For as long as she had no particular choice, I kept her hair short, because I found it easier to maintain. But now that she is old enough to know what she wants, she told me that she wants to grow her hair, and that is fine by me. I know it is going to be a little difficult - I have never dared grow my hair because I find maintenance too tedious. But if Puttachi wants to grow hers, then that is her decision and I will help her with it.
People have asked me why I indulge her. Just cut it off, they say. Anyway, you are the one that cuts her hair - just tell her that you are trimming her hair and then cut it off. People told me this even when she was three years old, and was aware enough to insist that she wants hair long enough in front - because she liked wearing clips. They felt she looked cuter with her hair cut in a fringe, and told me to just cut it off, what would she do about it? I was shocked, because even a three-year-old is a person with a say over what she wants - and this is such a harmless thing, it is not like she is insisting on eating only ice-cream for every meal! So I refused to do anything to her hair without her permission.
That doesn't mean that we will let her do anything she wants. There has to be a line somewhere and we will draw it, but we will tell her why we are drawing that line. And since, from the beginning, I have explained to her in detail why I do the things I do, she already knows that there is a reason for everything we do, and I'm sure she'll respect it. In fact, she is always open to logical arguments. Now that she is growing her hair, it started falling into her eyes, and she is frequently too busy in her own world to realize that it is obstructing her sight, and so she doesn't always push her hair back, or tighten her clips. So I told her that I would have to cut her hair short in the front, and she can grow it long at the back. She saw the sense in my argument and agreed.

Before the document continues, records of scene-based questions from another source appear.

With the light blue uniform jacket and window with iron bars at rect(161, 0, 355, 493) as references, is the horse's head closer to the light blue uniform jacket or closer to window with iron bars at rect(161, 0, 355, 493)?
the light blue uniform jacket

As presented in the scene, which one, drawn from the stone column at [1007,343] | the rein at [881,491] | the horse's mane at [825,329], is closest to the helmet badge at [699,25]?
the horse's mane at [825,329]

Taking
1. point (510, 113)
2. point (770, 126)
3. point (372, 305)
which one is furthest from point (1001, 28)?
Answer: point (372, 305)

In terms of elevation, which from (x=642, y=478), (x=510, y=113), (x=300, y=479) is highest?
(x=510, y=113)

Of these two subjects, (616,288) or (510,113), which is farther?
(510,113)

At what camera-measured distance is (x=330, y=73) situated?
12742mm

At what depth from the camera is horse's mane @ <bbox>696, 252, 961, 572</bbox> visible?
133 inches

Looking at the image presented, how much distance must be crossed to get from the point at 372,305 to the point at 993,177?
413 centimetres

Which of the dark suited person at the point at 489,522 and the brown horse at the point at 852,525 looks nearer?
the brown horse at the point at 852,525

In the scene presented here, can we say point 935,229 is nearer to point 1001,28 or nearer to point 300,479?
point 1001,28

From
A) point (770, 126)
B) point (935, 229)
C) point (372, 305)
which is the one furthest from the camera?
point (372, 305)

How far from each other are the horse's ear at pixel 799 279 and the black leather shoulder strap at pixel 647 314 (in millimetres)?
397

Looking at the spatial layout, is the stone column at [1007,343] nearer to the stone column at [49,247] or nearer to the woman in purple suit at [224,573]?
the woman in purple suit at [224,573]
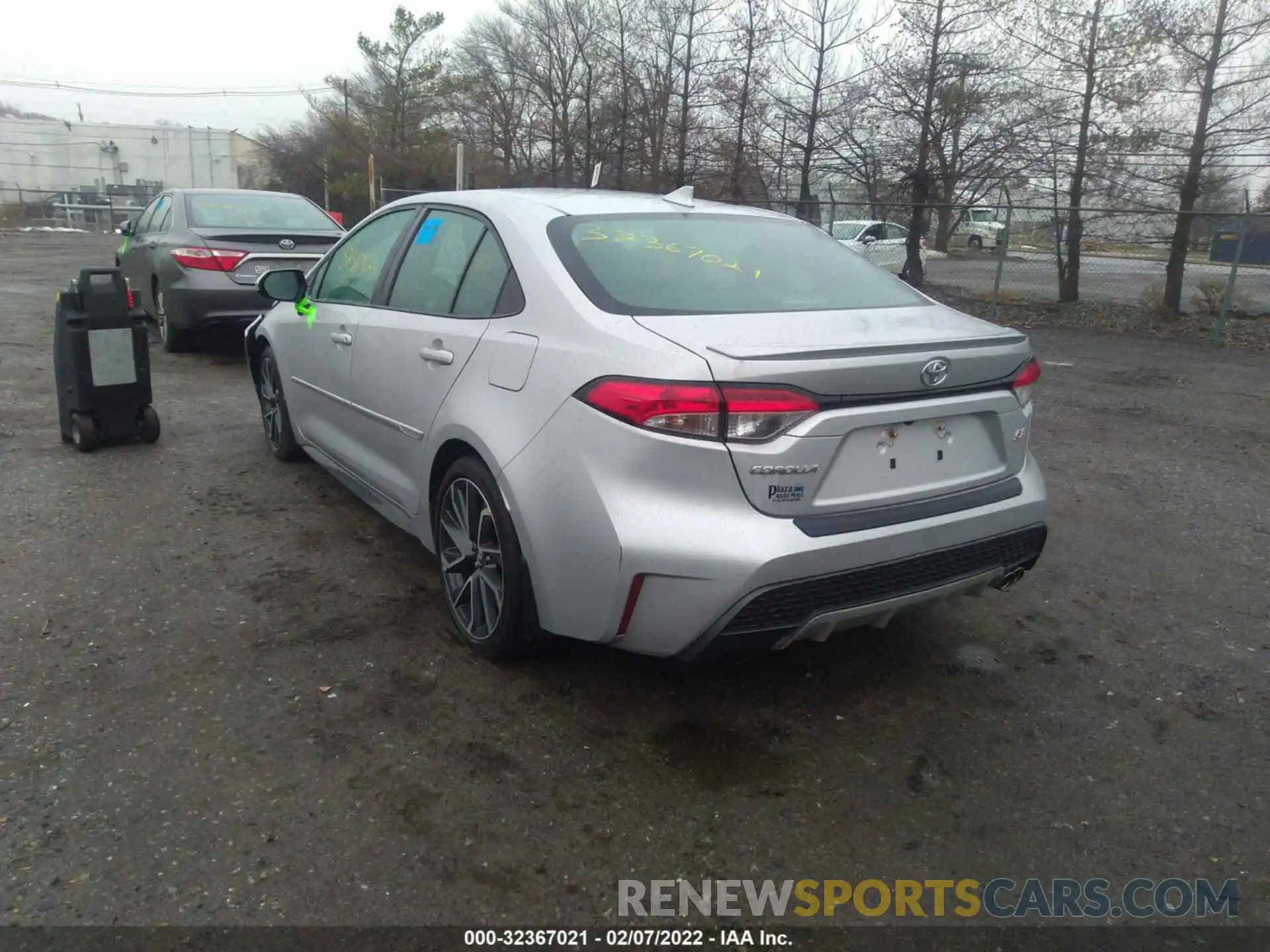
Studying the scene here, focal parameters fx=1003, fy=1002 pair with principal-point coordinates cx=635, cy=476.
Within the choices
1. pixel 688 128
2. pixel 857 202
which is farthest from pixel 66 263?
pixel 857 202

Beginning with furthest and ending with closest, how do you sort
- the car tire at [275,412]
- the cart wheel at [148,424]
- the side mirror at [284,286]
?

My mother tells me about a child who came to my first birthday party with bindis stuck all over her face. I find that very impressive, that the girl's parents let her be a child, follow her fancy, and go out to a party with stickers all over her face. I mean, it is so harmless, and if the child likes it, so what? If the child wants to choose her own clothes, so what? If the child wants to wear twenty clips on her head, pink on one side and red on the other, and go out of the house, so what? (Puttachi has done that.)
This might seem a small thing - but it is just a foundation for the future. If we don't allow our children to take simple decisions about their own bodies, about their own lives, then what can we possibly teach them? What do you think?